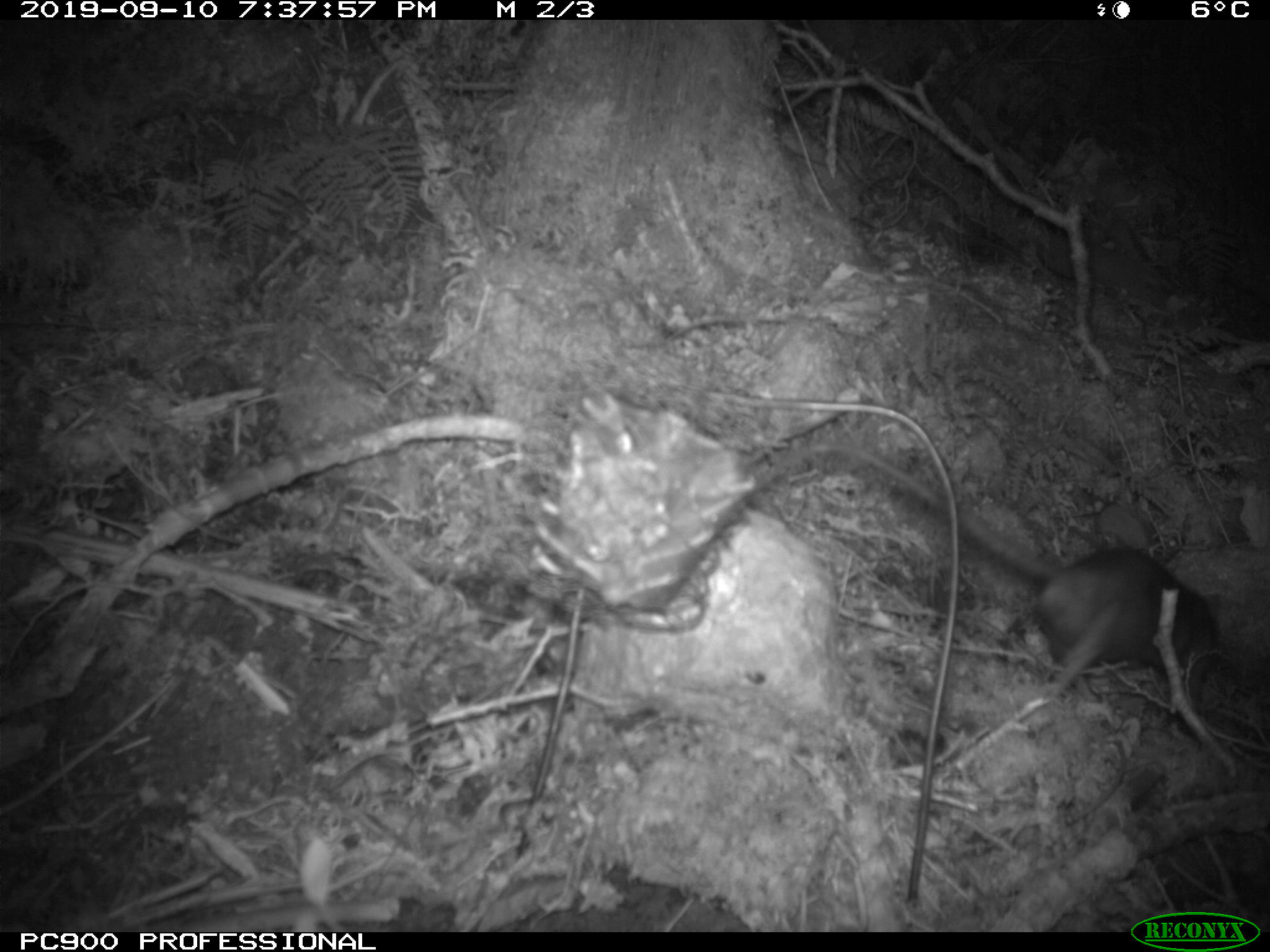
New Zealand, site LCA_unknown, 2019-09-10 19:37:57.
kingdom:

--

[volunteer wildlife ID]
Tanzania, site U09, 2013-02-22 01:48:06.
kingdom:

--

## THE PROBLEM
Whenever the string "site" shows up on a line of the listing, copy that line.

## EXPECTED ANSWER
New Zealand, site LCA_unknown, 2019-09-10 19:37:57.
Tanzania, site U09, 2013-02-22 01:48:06.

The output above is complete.